Orta Asya’dan Anadolu’ya nakşedilen bir gelenek olan kalemişi, çoğunlukla camii süslemelerinde kullanılan Türk-İslâm sanatlarından biri. Dini ya da sivil mimari yapıların tavan, duvar, kemer, kubbe gibi iç mekân yüzeylerine fırça ile boya ve kimi zaman da altın varak kullanılarak yapılıyor. Birbirinden zarif kalemişi çalışmalar üreten Mustafa Nasuhi Çelebi Hoca, kalemişinin de dâhil olduğu tezyinat (süs) sanatlarının inceliklerini Fatih Sultan Mehmet Vakıf Üniversitesi’nde genç kuşağa aktarıyor. Bir yandan öğrenci yetiştiren bir yandan sanatını mekâna işlemeye devam eden Nasuhi Hoca, İstanbul’da yapımı devam eden Büyük Çamlıca Camii’nin kalemişi ve tezyinat projesinin de sahibi. Güzel Sanatlar Fakültesi Geleneksel Türk Sanatları Bölüm Başkanı Dr. Öğr. Üyesi Mustafa Nasuhi Çelebi ile Çamlıca Camii’ne uyguladığı projeyi ve sanat yaşamını konuşmak için bir araya geldik.

▸ **Verilen liste**
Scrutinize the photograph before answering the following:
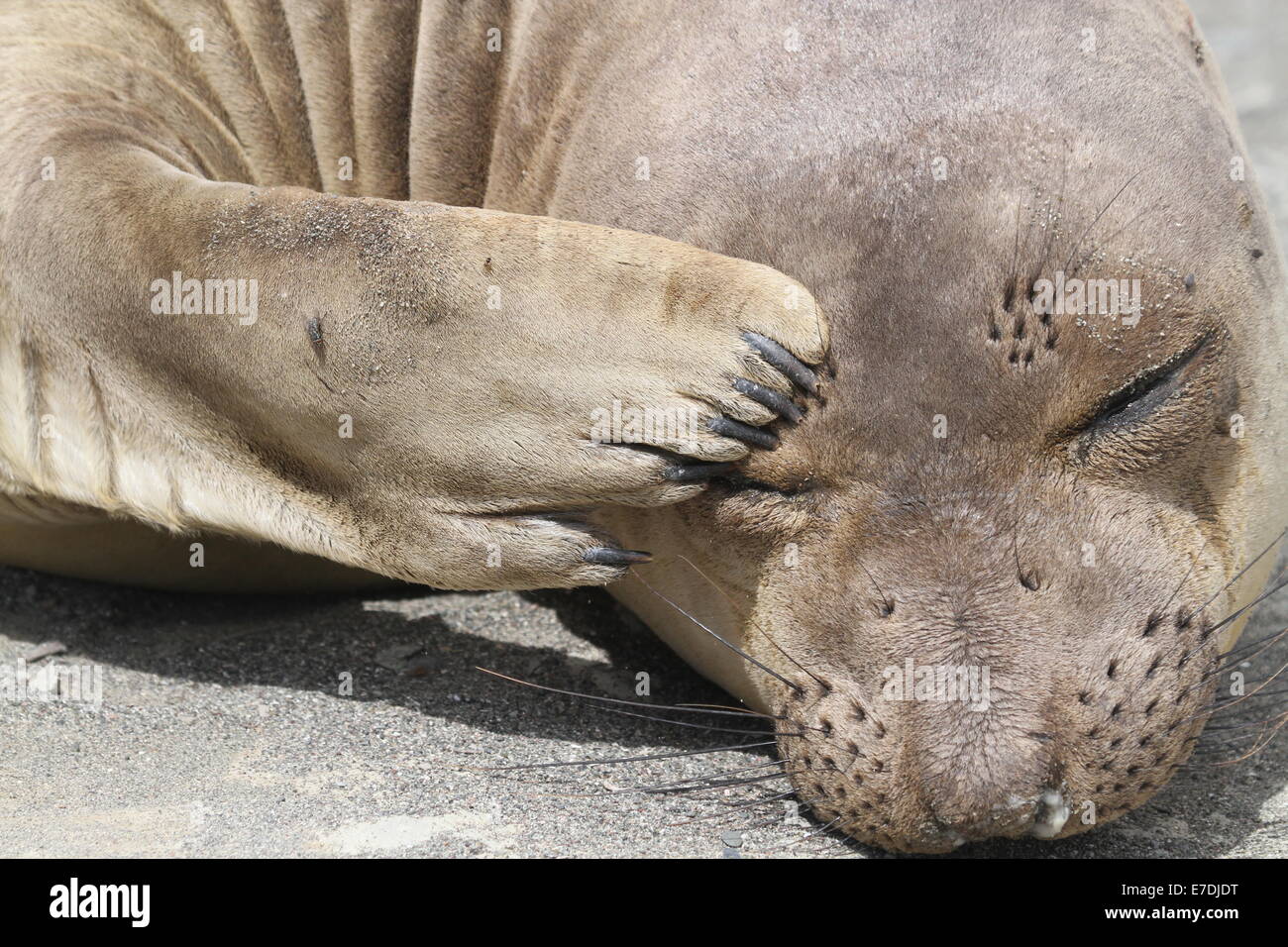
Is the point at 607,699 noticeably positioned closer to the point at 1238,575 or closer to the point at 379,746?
the point at 379,746

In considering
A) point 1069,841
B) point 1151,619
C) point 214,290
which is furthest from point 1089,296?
point 214,290

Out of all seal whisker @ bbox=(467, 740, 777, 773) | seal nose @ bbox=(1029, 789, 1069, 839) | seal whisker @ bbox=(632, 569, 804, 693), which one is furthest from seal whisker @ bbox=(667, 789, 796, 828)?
seal nose @ bbox=(1029, 789, 1069, 839)

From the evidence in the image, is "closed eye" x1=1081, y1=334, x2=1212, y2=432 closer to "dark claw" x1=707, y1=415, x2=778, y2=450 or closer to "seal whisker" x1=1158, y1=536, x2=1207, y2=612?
"seal whisker" x1=1158, y1=536, x2=1207, y2=612

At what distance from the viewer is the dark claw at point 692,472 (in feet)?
9.19

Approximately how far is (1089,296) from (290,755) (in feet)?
6.14

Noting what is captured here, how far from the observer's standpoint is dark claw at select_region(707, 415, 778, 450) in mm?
2779

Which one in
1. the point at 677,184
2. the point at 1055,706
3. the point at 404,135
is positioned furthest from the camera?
the point at 404,135

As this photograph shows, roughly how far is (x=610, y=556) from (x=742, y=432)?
0.36 meters

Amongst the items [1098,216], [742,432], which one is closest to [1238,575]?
[1098,216]

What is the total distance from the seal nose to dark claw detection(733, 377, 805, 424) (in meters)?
0.83

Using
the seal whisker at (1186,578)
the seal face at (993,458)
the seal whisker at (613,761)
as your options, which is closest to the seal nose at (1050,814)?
the seal face at (993,458)

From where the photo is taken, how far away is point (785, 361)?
2.79 metres

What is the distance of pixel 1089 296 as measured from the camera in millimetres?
2775

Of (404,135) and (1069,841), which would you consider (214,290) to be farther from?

▸ **Görev**
Belgeye göre Mustafa Nasuhi Çelebi, İstanbul'da yapımı devam eden hangi caminin kalemişi ve tezyinat projesinin sahibidir?

▸ **Tam yanıt**
Büyük Çamlıca Camii'nin kalemişi ve tezyinat projesinin sahibidir.